> Try it
Take the lines from the line containing "mygift.fun/game hack" through the end of the entries and output them exactly, with no pictures and nothing more.

> Material for this task
•••

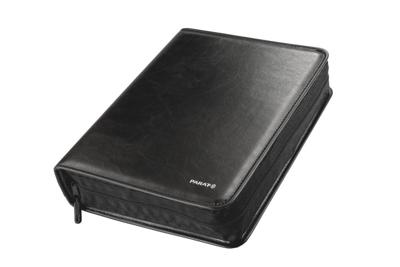 Parat Gereedschapsmap groot | 5650040061 - 5650040061 Parat Gereedschapsmap groot | 5650040061 - 5650040061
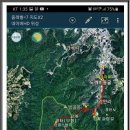 종산경로당 이미지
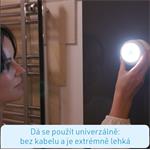Handy Lux Colors M23909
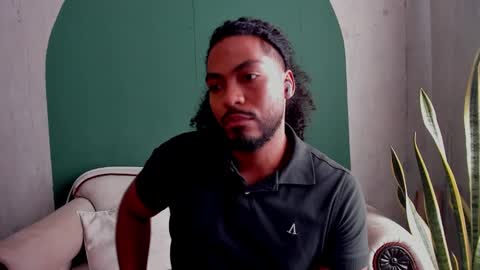 Noah online show from September 15, 7:03 pm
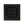 Outdoor 29' Square MgO Wood-Burning Fire Pit, Dark Gray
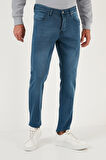 Buratti Erkek Kot Pantolon 6440303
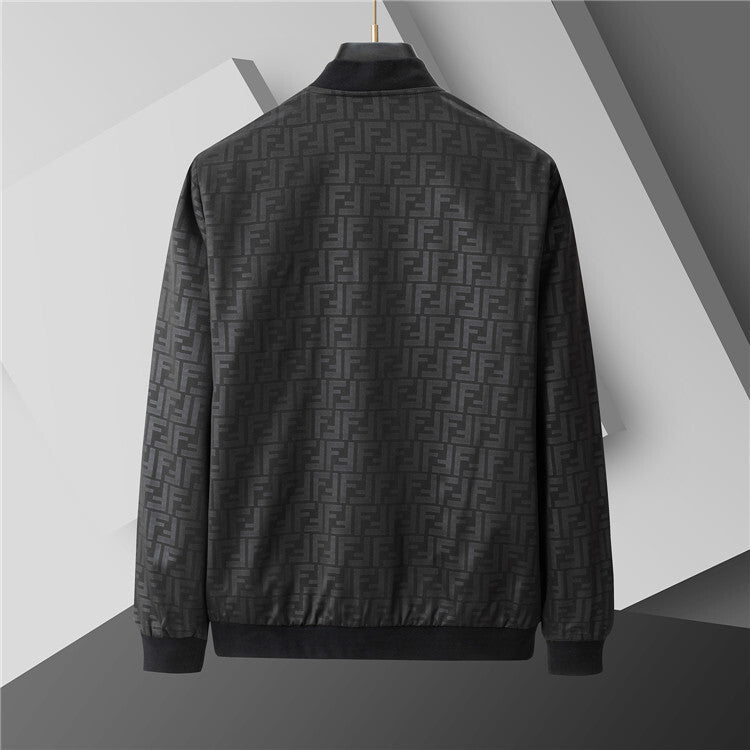 U1Z05F363 Popular Coats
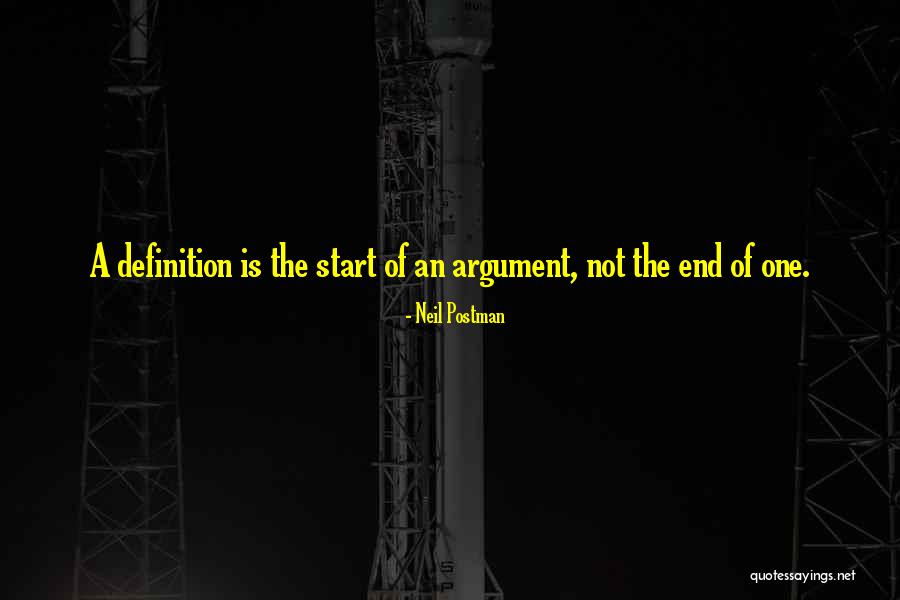 Digitalisation Des Quotes By Neil Postman Digitalisation Des Quotes By Neil Postman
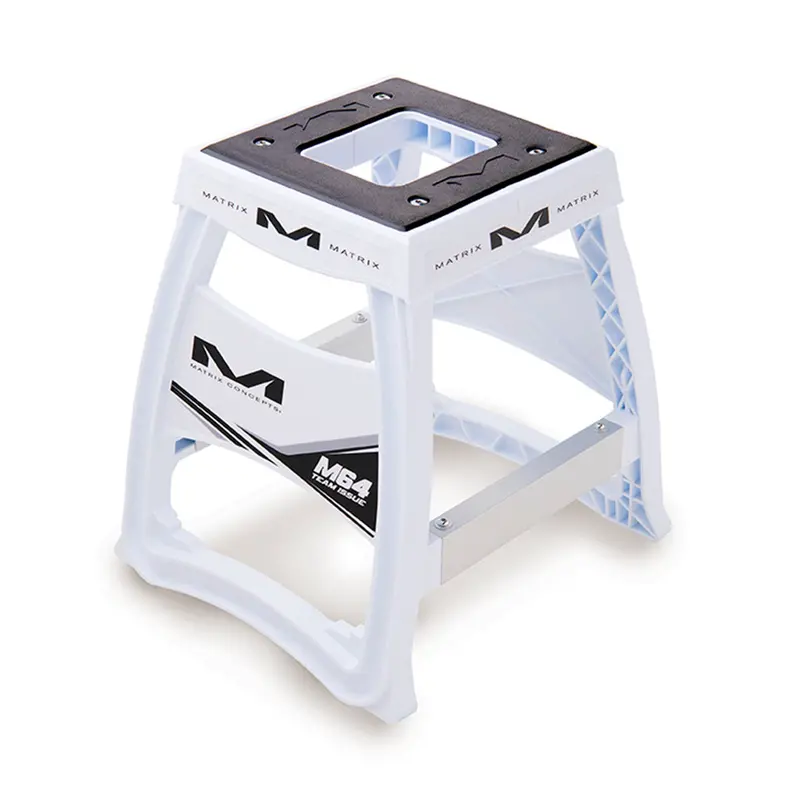 Matrix Concepts M64 Elite Stand 1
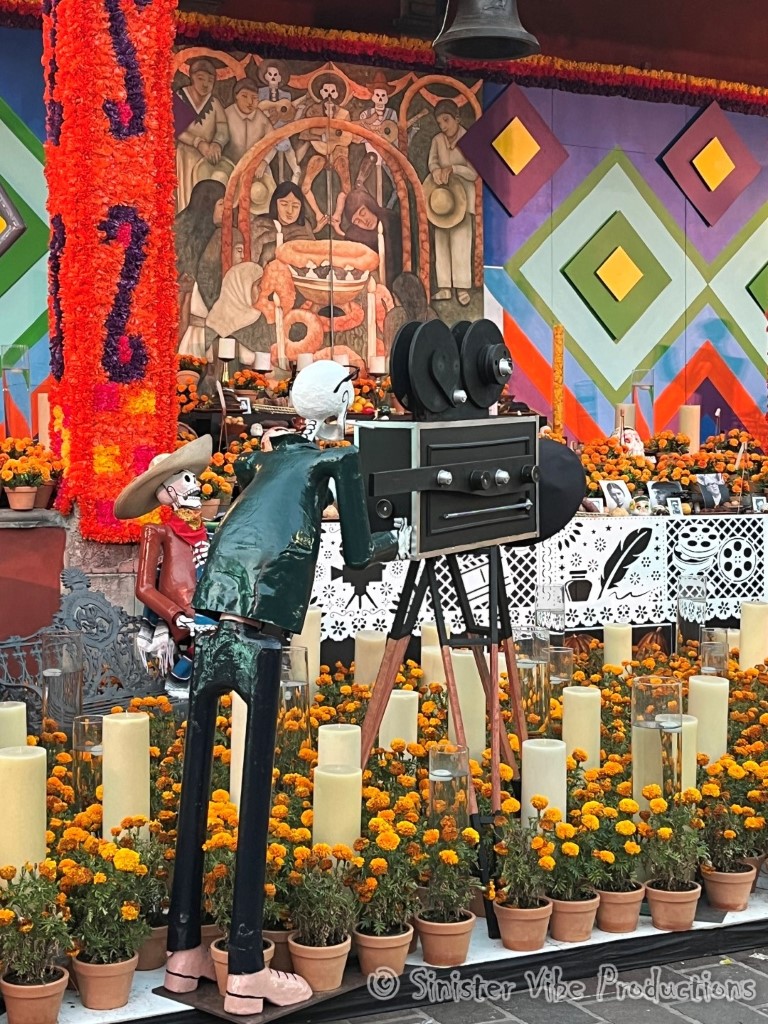 mexico.dia de la muertos.431369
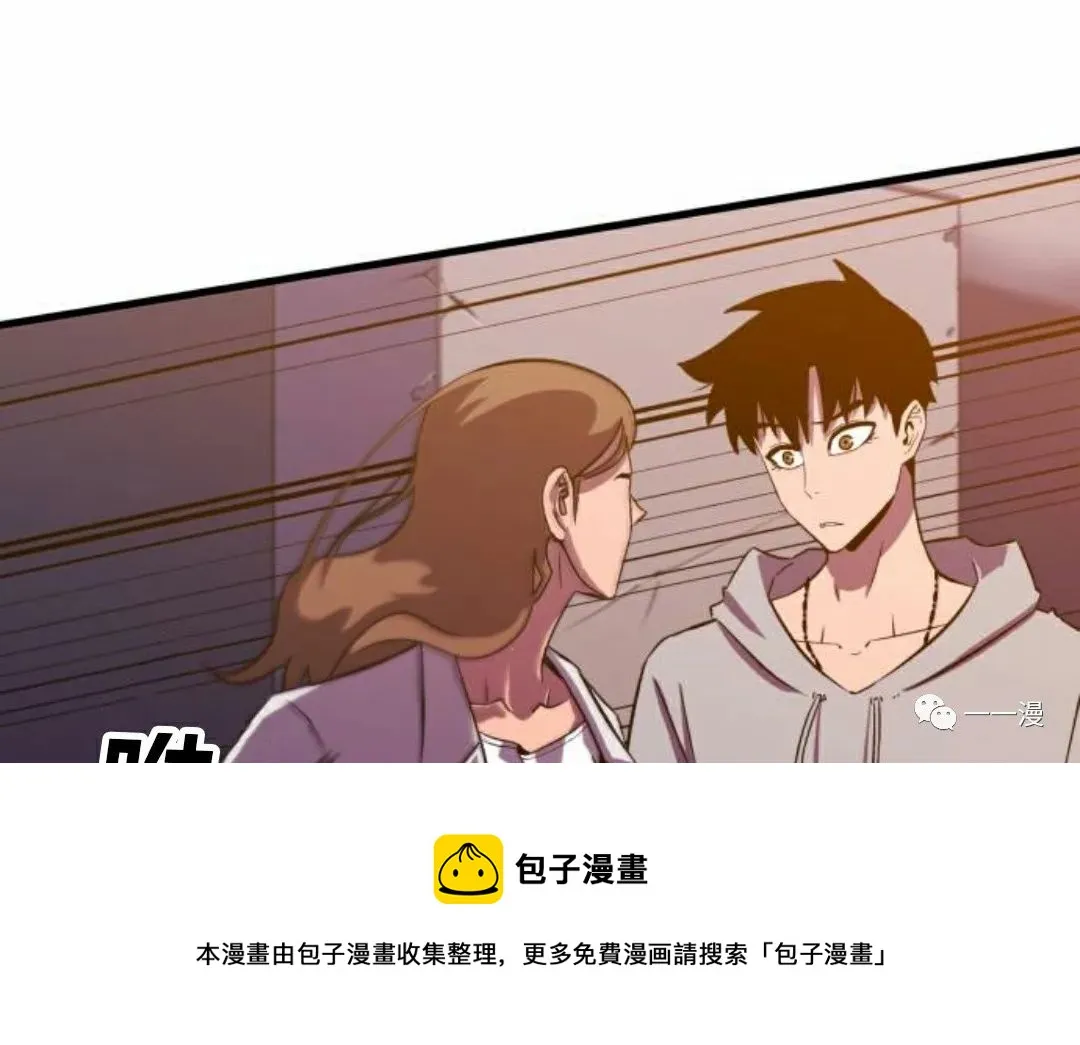 第516页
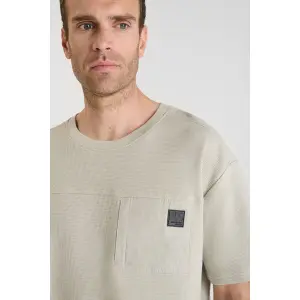 T-Shirt Le Temps des cerises Deros image-4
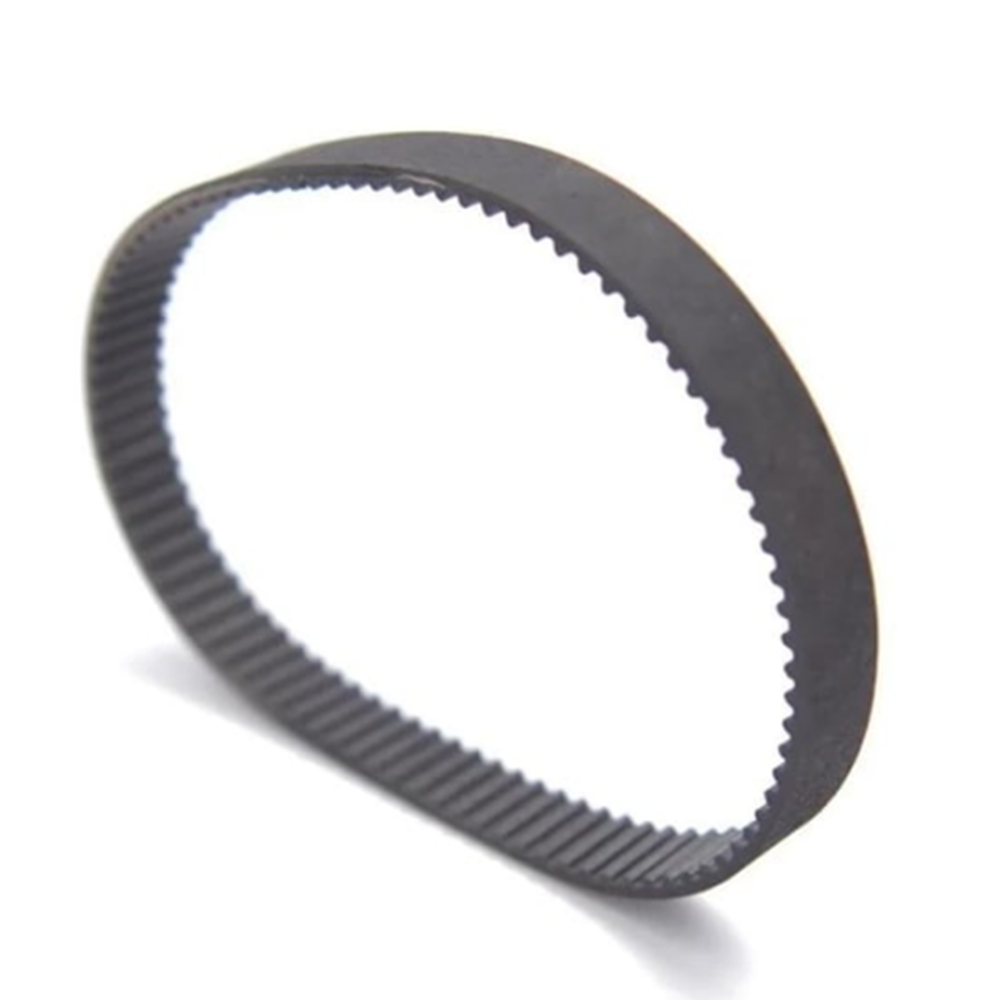 Siruba Reçme Palet Kayış 10mm / 3M-273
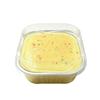 3D Squishy Cake Fidget Toy Slow Rising Pinching Cake Squishy Toy  Office Desk Toy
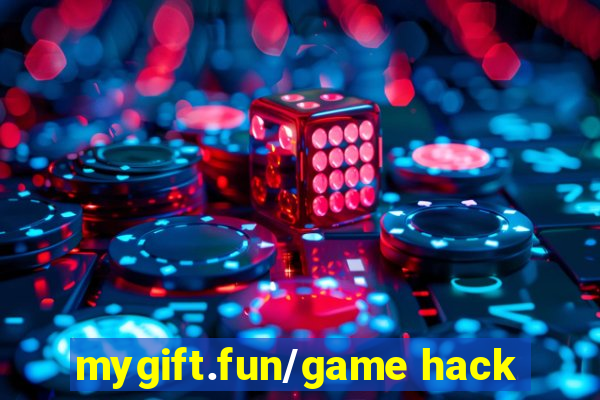 mygift.fun/game hack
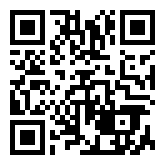 http://www.wlinfor.com/post/25093.html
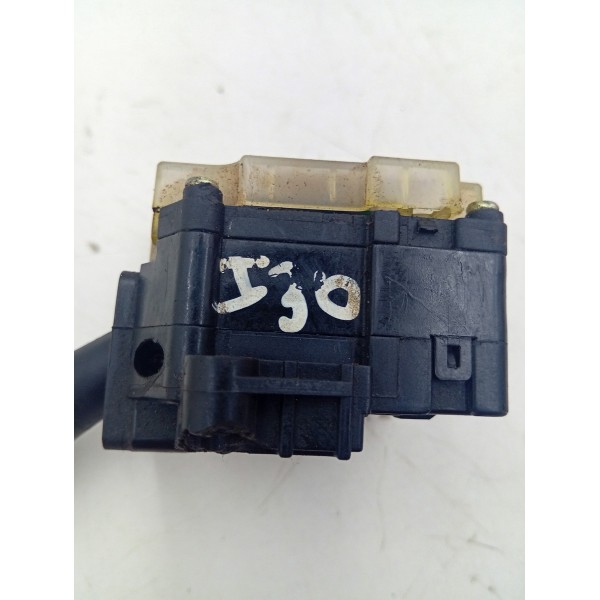 Comando Limpador Hyundai I30 2009 A 2012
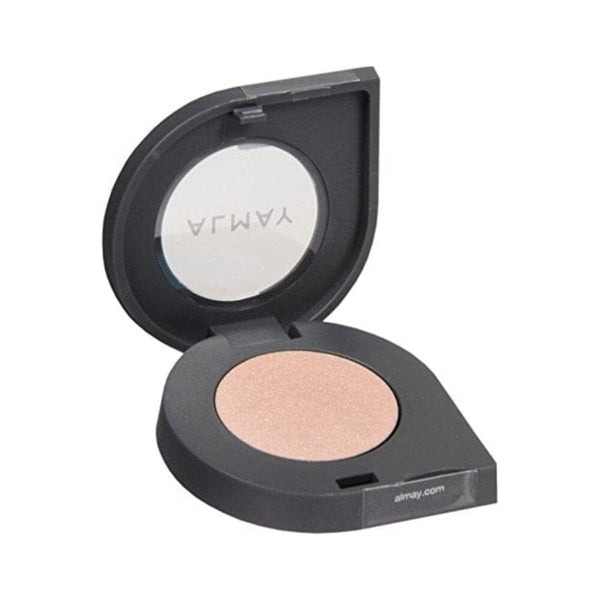 ظلال عيون من ألماي شادو سوفتيز Almay Shadow Softies Eye Shadow, Creme Brulee [125] 0.07 oz (Pack of 2)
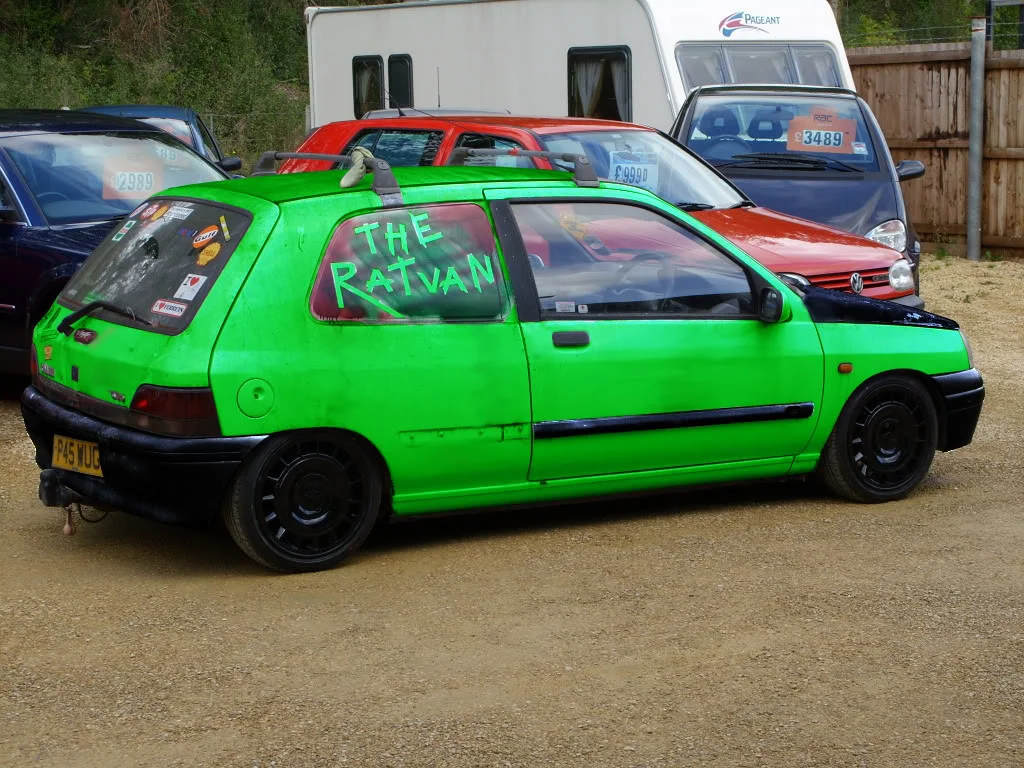ratvan1.webp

•••

> Solution to this problem
 mygift.fun/game hack
 http://www.wlinfor.com/post/25093.html
 Comando Limpador Hyundai I30 2009 A 2012
 ظلال عيون من ألماي شادو سوفتيز Almay Shadow Softies Eye Shadow, Creme Brulee [125] 0.07 oz (Pack of 2)
ratvan1.webp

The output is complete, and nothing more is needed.